Beaty, Frederick L. Light from Heaven: Love in British Romantic Literature. DeKalb: Northern Illinois University Press, 1971. Describes Liber Amoris as the author’s attempt to punish and purge himself. He develops the romantic notion of love as a hallucination.

Butler, Marilyn. “Satire and the Images of Self in the Romantic Period: The Long Tradition of Hazlitt’s Liber Amoris.” In English Satire and the Satiric Tradition, edited by Claude Rawson and Jenny Mezciems. Oxford, England: Blackwell, 1984. Also in Spirits of Fire: English Romantic Writers and Contemporary Historical Methods, edited by G. A. Rosso and Daniel P. Watkins.
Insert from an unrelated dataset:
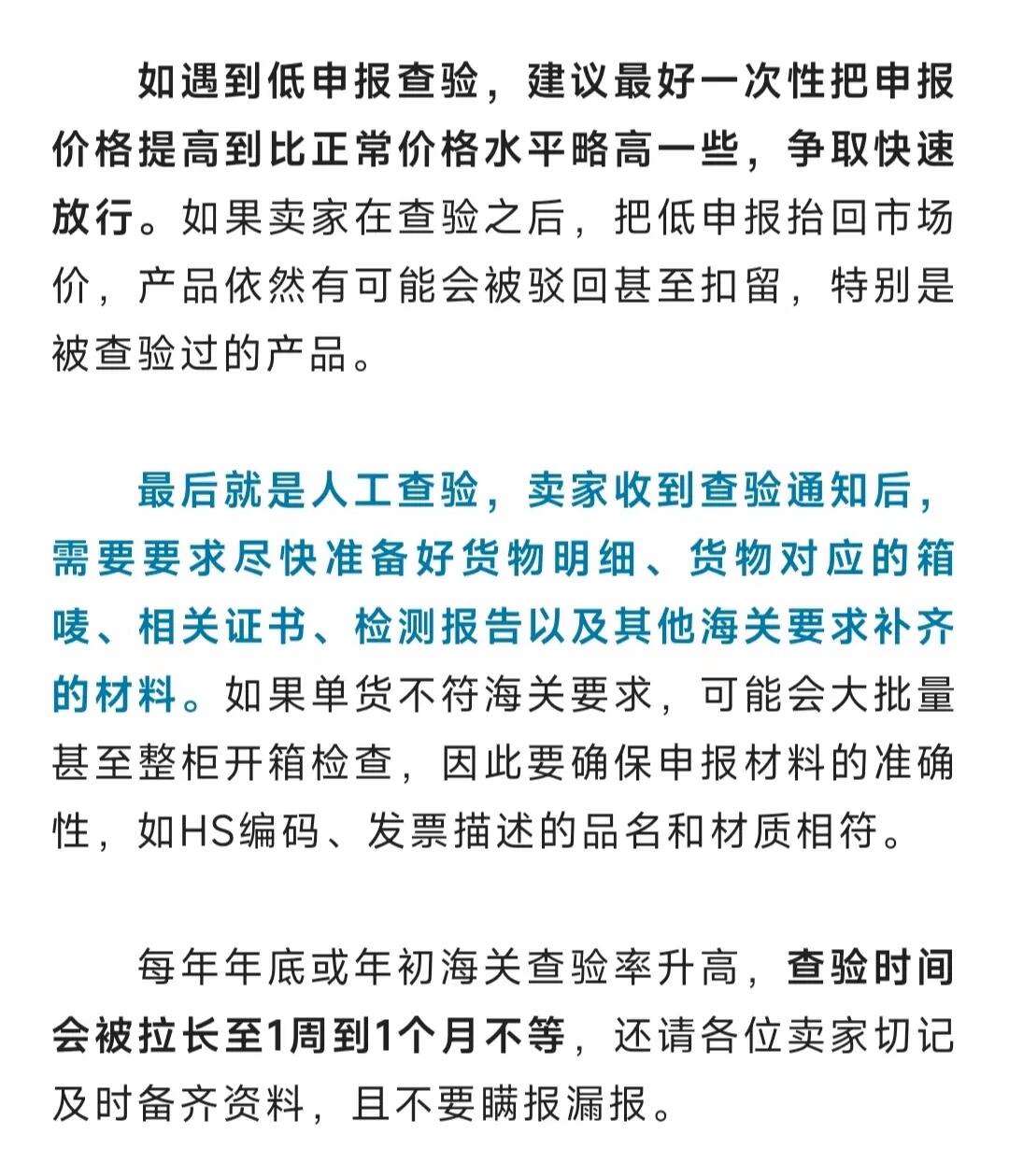 如遇到低申报查验，建议最好一次性把申报价格提高到比正常价格水平略高一些，争取快速放行。如果卖家在查验之后，把低申报抬回市场价，产品依然有可能会被驳回甚至扣留，特别是被查验过的产品。

最后就是人工查验，卖家收到查验通知后，需要要求尽快准备好货物明细、货物对应的箱唛、相关证书、检测报告以及其他海关要求补齐的材料。如果单货不符海关要求，可能会大批量甚至整柜开箱检查，因此要确保申报材料的准确性，如HS编码、发票描述的品名和材质相符。

每年年底或年初海关查验率升高，查验时间会被拉长至1周到1个月不等，还请各位卖家切记及时备齐资料，且不要瞒报漏报。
Rutherford, N.J.: Fairleigh Dickinson University Press, 1990. Discusses the fact that Liber Amoris, the agonized record of a man in the grip of a sexual obsession, has been regarded as an artless Romantic autobiography, but argues that its satirical elements reveal themselves if it is read alongside Thomas De Quincey’s The Confessions of an English Opium Eater (1821).

Friedman, Martin B. “Hazlitt, Jerrold, and Horne: Liber Amoris Twenty Years After.” Review of English Studies 22, no. 88 (November, 1971): 455-462. An account of Douglas William Jerrold’s short story, which parodied Liber Amoris and the scandalous publicity the book elicited. Friedman discusses Richard Henry Horne’s accusation that Jerrold was impolite.

Priestley, J. B. William Hazlitt. London: Longmans, 1960. Interprets Liber Amoris from a Jungian perspective, noting how the book exemplifies Hazlitt’s characteristically personal obsession in his writing.

Wardle, Ralph M. Hazlitt. Lincoln: University of Nebraska Press, 1971. Uses Hazlitt’s letters to his friend Patmore during the Liber Amoris affair to show his development as a writer.